====== RECORDED INFORMATION ======
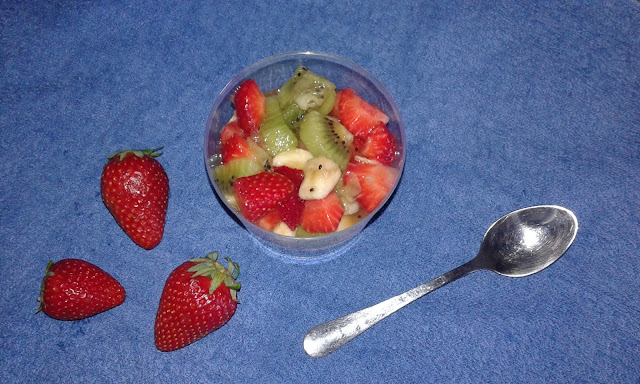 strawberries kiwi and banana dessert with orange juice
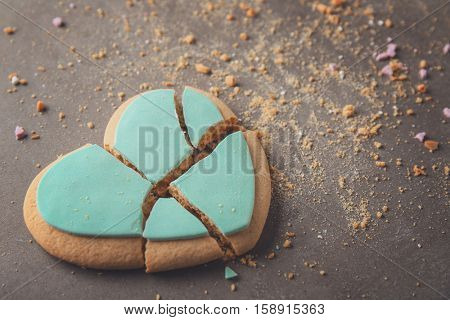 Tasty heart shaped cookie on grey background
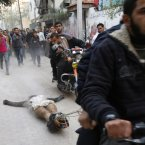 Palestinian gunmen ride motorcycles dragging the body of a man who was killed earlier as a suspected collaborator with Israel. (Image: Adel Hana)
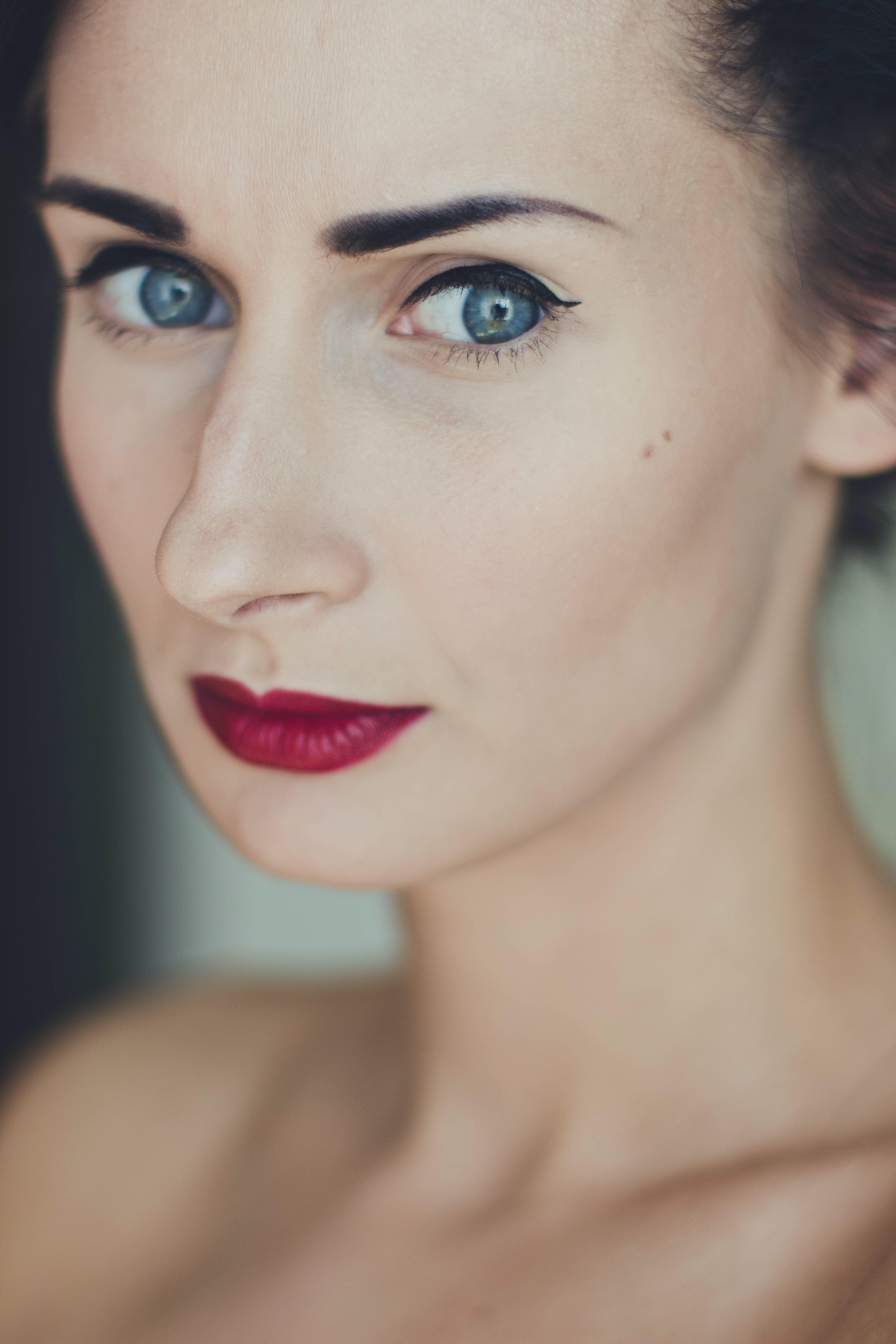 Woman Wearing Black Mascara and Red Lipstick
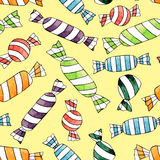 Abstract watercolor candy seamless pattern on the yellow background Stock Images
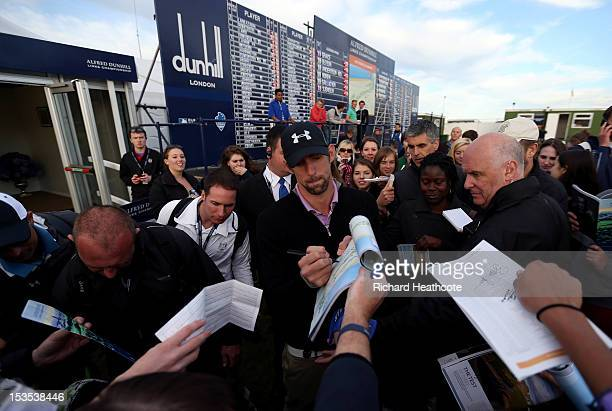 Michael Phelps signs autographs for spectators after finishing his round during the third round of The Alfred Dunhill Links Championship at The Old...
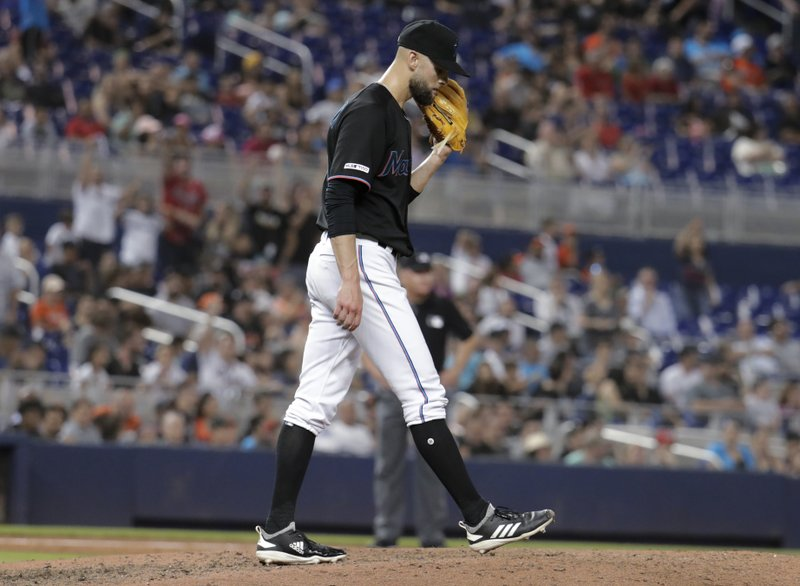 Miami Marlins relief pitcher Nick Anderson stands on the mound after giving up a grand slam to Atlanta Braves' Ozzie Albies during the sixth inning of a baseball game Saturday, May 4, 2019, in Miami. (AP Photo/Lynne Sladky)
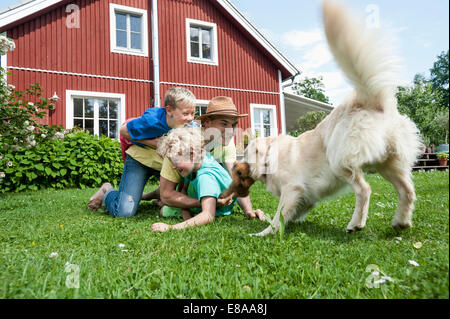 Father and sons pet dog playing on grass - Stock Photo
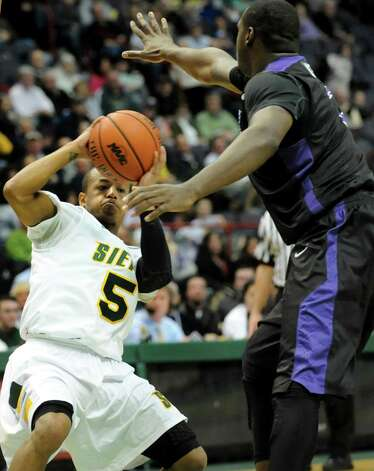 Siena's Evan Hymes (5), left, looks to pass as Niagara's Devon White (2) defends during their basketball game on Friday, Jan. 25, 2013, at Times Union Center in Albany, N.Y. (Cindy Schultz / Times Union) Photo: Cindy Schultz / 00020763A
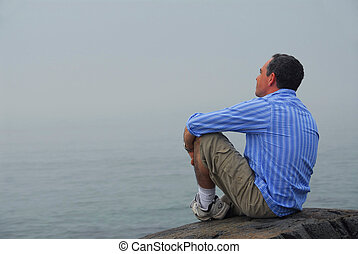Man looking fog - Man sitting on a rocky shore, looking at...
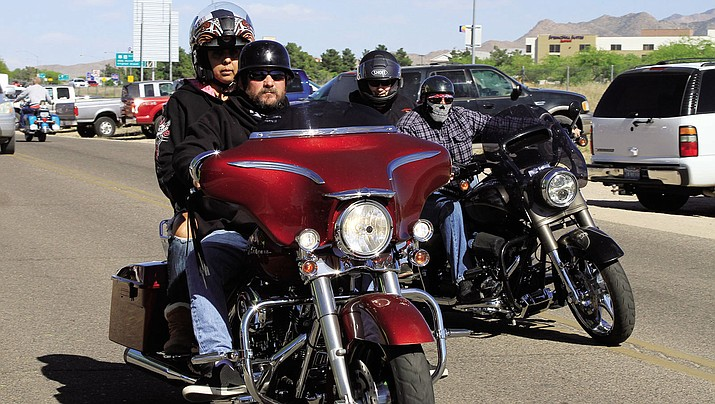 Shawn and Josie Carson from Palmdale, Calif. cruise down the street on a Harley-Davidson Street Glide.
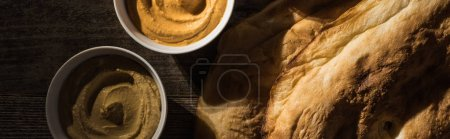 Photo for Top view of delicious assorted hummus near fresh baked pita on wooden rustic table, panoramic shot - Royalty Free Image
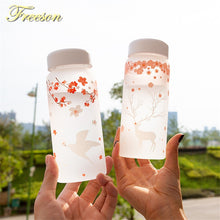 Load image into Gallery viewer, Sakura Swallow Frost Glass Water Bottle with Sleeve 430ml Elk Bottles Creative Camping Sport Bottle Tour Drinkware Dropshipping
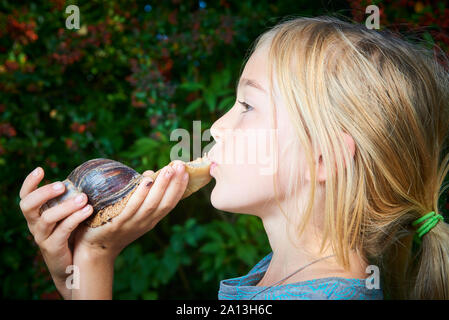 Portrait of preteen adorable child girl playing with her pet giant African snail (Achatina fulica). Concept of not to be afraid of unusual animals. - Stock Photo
======
Once the pictures are removed, output the remaining material exactly.

→ **YOUR SOLUTION**
 strawberries kiwi and banana dessert with orange juice
 Tasty heart shaped cookie on grey background
 Palestinian gunmen ride motorcycles dragging the body of a man who was killed earlier as a suspected collaborator with Israel. (Image: Adel Hana)
 Woman Wearing Black Mascara and Red Lipstick
 Abstract watercolor candy seamless pattern on the yellow background Stock Images
 Michael Phelps signs autographs for spectators after finishing his round during the third round of The Alfred Dunhill Links Championship at The Old...
 Miami Marlins relief pitcher Nick Anderson stands on the mound after giving up a grand slam to Atlanta Braves' Ozzie Albies during the sixth inning of a baseball game Saturday, May 4, 2019, in Miami. (AP Photo/Lynne Sladky)
 Father and sons pet dog playing on grass - Stock Photo
 Siena's Evan Hymes (5), left, looks to pass as Niagara's Devon White (2) defends during their basketball game on Friday, Jan. 25, 2013, at Times Union Center in Albany, N.Y. (Cindy Schultz / Times Union) Photo: Cindy Schultz / 00020763A
Man looking fog - Man sitting on a rocky shore, looking at...
 Shawn and Josie Carson from Palmdale, Calif. cruise down the street on a Harley-Davidson Street Glide.
 Photo for Top view of delicious assorted hummus near fresh baked pita on wooden rustic table, panoramic shot - Royalty Free Image
 Load image into Gallery viewer, Sakura Swallow Frost Glass Water Bottle with Sleeve 430ml Elk Bottles Creative Camping Sport Bottle Tour Drinkware Dropshipping
 Portrait of preteen adorable child girl playing with her pet giant African snail (Achatina fulica). Concept of not to be afraid of unusual animals. - Stock Photo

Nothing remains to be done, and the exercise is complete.